**Selection:**
◆ ◆ ◆ ◆

Traveled Bodies: Policing Blackness and the Technology of State Violence (A HERstorical Improvisation)
We are not gravel roads. We are not target practice bull’s eye. We are not husky muted flesh. We are living ligament and beating heart. We are not rope juice. We are not field seasoning. We are not sharpeners for dry molars. We are bright travelers, swollen moon and beauty that chants down our birth right.
Traveled Bodies: Policing Blackness and the Technology of State Violence (A HERstorical Improvisation) is a multimedia meditation on the pervasive tapestry of police brutality as it progresses from slavery to now. The artists pay homage to the revolutionary women arts movement, our resilient bodies who continue to create under this haunting violence, and our sisters and brothers locked up in modern day plantations here and abroad.
a luta continua!
*EVIDENCE: An Art Show About Police Brutality*
upstairs at 305 E. Chapel Hill St.
“Evidence”, a community-based participatory art/performance show honoring lives taken and threatened by police brutality.
(Stay tuned for Greensboro opening on Friday November 10th, 6pm-10pm)
With powerful testimonies from family members of those killed by police brutality:
Mr. Butch Stewart, father of Gil Barber
and Ms. Brenda Howerton, mother of Daryl and Charles Howerton
Featuring sizzling-hot performances starting at 8pm from:
*the Artistic Response Crew of Ubuntu!, Durham’s women-of-color and survivor-led coalition against sexual assault
*Kaze, hip-hop artist-producer, Soul Dojo Records, co-founder of UNC’s Hip-Hop Nation
*Omari Fox, spoken-wordsmith from South Carolina
*Solomon Burnette, Durham emcee
And incredible artwork:
*Sculpture: Alexis Pauline Gumbs
*Painting: Cornelio Campos
*Posters: DRL Toons
*Prints: Malcolm Goff, Manju Rajendran, Mark Dixon
*Film: Markos Chapa-Gonzales
*Drawings: JB, Omari Fox
*Collage: Isabell Moore
*Sound collage of police radio traffic: Fiona Barnett and Tennessee Watson
And photographs of loved ones, writings, or other offerings you want to make to the Stolen Lives/Healing Altar.

◆ ◆ ◆ ◆

**Collected material:**
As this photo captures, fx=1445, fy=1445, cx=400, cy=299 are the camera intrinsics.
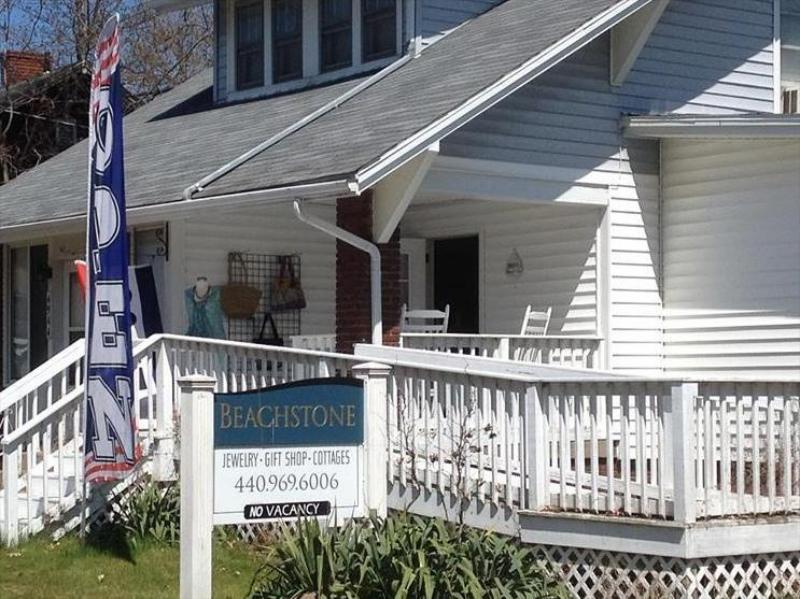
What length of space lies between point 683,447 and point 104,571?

◆ ◆ ◆ ◆

**Exercise set:**
**A.** List the performers named in the page about art and police brutality.
**B.** Repeat the page about art and police brutality word for word, between "We are not gravel" and "a luta continua!", inclusive.
**C.** Write what comes next in the page about art and police brutality, picking up after its final sentence.

**Answers:**
**A.**
the Artistic Response Crew of Ubuntu!
Kaze
Omari Fox
Solomon Burnette

**B.**
We are not gravel roads. We are not target practice bull’s eye. We are not husky muted flesh. We are living ligament and beating heart. We are not rope juice. We are not field seasoning. We are not sharpeners for dry molars. We are bright travelers, swollen moon and beauty that chants down our birth right.
Traveled Bodies: Policing Blackness and the Technology of State Violence (A HERstorical Improvisation) is a multimedia meditation on the pervasive tapestry of police brutality as it progresses from slavery to now. The artists pay homage to the revolutionary women arts movement, our resilient bodies who continue to create under this haunting violence, and our sisters and brothers locked up in modern day plantations here and abroad.
a luta continua!

**C.**
Here’s why we gotta speak out:
Gil Barber, a 22-year old naked and unarmed black man from High Point, NC, was gunned down by the police on May 18, 2001. His car had crashed earlier that night and Deputy Thomas Gordy was summoned by a 911 call in response to Gil’s attempts to get help – Gil was naked in the middle of the street waving his arms and shouting at passing motorists. Gil’s teeth and a lot of his blood were found inside a nearby church behind broken glass doors. The Sheriff and DA refuse to reveal details about what may have happened to Gil before Gordy’s arrival, and the area near the church was bulldozed before Gil’s parents were able to conclude anything about the time between the crash and their son’s death. Since then, Gil’s parents, Butch Stewart and Jessie Barber have worked endless hours to get a grasp on the whole story of his death, but their civil case was denied a hearing in court. June 29th, 2006, Federal District Judge James A. Beaty dismissed the suit against Deputy Thomas Gordy and Sheriff BJ Barnes. In his official opinion, Judge Beaty stated, “it is abundantly clear that Deputy Gordy acted in a reasonable manner under the circumstances.” It is in no way clear to many residents of the community that justice was served. “Evidence” is an art show addressing police brutality and the humanity of its victims and survivors. Our exhibit begins at the point where the court averts its eyes. We will be sharing personal stories, spoken word, groundbreaking artwork in various media, and actual courtroom evidence.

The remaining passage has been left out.